§ THE PROBLEM
Each line below must be transcribed exactly, and no picture may appear in the transcription.

§ THE DATA
###

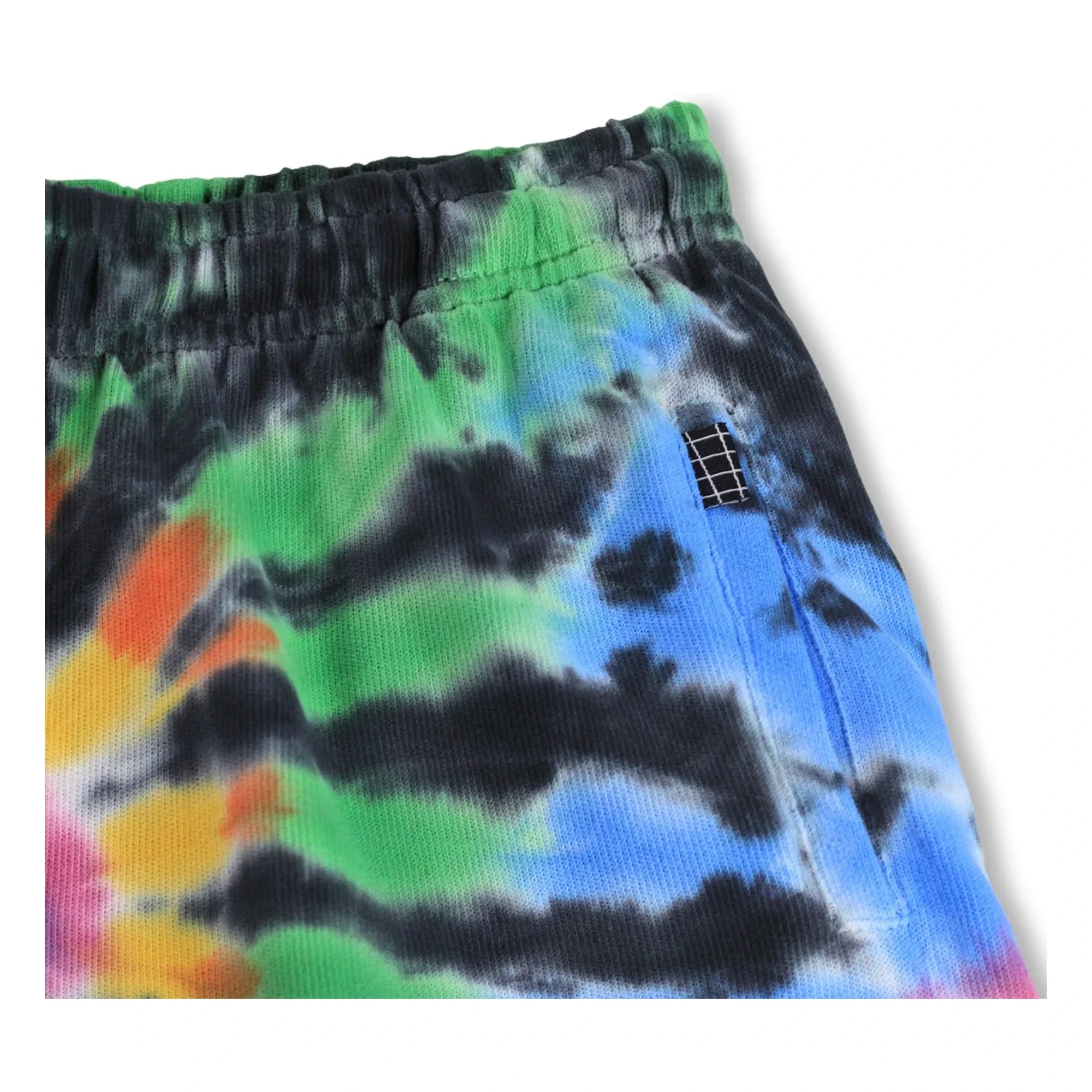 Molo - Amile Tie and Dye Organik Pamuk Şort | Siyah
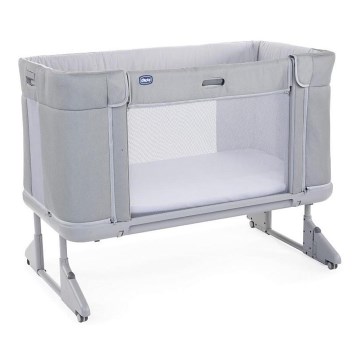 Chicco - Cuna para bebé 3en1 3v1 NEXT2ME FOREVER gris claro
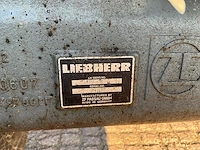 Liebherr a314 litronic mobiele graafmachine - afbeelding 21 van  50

###

§ ANSWER TO THIS EXERCISE
 Molo - Amile Tie and Dye Organik Pamuk Şort | Siyah
 Chicco - Cuna para bebé 3en1 3v1 NEXT2ME FOREVER gris claro
 Liebherr a314 litronic mobiele graafmachine - afbeelding 21 van  50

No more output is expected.